Figure 15 presents the numerical results for the effect of the outer tube length on the radial distribution of the tangential and axial velocities at various axial positions when the other parameters were fixed (cases c and l). In these two cases, the injector exits were both located at z = 9 mm. The origin of the z axis lay on the inlet plane of the tube with L = 20 mm. The inlet plane of the tube with L = 22 mm lay at z = −2 mm. Therefore, the variation of the outer tube length denotes the different lengths of the inlet section of the nozzle block. From this figure, we can see that the variation of the outer tube length had no influence on the velocities either in the annular region between the two tubes or inside the inner tube.
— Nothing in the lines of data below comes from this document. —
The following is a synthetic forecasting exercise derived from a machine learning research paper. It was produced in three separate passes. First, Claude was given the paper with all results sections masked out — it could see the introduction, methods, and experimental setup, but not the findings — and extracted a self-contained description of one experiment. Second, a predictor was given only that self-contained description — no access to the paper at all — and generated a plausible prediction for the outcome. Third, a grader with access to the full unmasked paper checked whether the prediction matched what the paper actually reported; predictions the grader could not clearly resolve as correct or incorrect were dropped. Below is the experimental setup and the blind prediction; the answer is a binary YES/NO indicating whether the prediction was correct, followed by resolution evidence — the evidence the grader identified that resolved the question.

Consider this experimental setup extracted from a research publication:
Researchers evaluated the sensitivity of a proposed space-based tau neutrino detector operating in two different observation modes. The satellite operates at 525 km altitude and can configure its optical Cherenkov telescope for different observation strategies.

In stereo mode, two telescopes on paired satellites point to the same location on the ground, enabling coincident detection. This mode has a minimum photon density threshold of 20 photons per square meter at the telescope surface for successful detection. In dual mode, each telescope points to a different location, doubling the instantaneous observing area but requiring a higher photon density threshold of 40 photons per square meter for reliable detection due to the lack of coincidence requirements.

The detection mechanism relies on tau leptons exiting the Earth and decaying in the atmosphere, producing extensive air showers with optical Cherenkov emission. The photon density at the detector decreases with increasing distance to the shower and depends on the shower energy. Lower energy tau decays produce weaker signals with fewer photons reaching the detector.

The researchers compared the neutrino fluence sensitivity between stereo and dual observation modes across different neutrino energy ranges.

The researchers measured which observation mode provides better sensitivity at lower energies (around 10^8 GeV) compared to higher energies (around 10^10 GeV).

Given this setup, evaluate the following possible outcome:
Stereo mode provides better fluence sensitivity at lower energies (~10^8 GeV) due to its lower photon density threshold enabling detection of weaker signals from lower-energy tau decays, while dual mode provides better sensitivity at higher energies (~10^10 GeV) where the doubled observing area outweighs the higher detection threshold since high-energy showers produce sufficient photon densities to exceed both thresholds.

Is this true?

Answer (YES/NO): NO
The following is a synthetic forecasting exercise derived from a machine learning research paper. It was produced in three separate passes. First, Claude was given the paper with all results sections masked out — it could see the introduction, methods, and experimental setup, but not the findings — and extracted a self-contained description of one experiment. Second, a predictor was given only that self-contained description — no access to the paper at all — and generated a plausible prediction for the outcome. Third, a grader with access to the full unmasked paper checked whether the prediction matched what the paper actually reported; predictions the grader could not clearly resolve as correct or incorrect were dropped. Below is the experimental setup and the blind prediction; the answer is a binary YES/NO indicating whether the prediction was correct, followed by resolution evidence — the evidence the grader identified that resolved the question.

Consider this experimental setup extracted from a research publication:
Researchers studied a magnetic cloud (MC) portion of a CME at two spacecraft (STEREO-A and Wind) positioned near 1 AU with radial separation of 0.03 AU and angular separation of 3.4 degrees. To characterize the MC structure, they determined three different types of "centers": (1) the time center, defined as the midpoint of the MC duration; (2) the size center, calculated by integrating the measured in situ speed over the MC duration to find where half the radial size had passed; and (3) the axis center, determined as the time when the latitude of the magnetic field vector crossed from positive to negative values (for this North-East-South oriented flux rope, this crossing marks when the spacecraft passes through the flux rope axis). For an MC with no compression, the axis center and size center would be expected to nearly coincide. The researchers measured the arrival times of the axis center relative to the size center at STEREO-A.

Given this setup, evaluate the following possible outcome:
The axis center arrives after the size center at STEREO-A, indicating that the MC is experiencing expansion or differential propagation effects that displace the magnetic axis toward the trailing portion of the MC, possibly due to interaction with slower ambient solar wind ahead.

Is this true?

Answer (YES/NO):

At the cross-section of z = 1 mm, with the increase of outer tube length, the tangential velocity in the near-axis zone increased while the axial velocity decreased with an enlargement of the reverse flow zone. In the vicinity of the injector exits, i.e. z = 9 mm, the increase of the outer tube length caused a shift of the radial distribution of the velocities, while their values show little change. The simulation results indicate that, similar to the inner diameter of the inner tube, the length of the outer tube is less influential upon the twisting of fibers during the spinning process.

Figure 15.

Effect of the outer tube length on the tangential and axial velocities of the tangentially injected swirling flow. (a) Normalized tangential velocity; (b) normalized axial velocity.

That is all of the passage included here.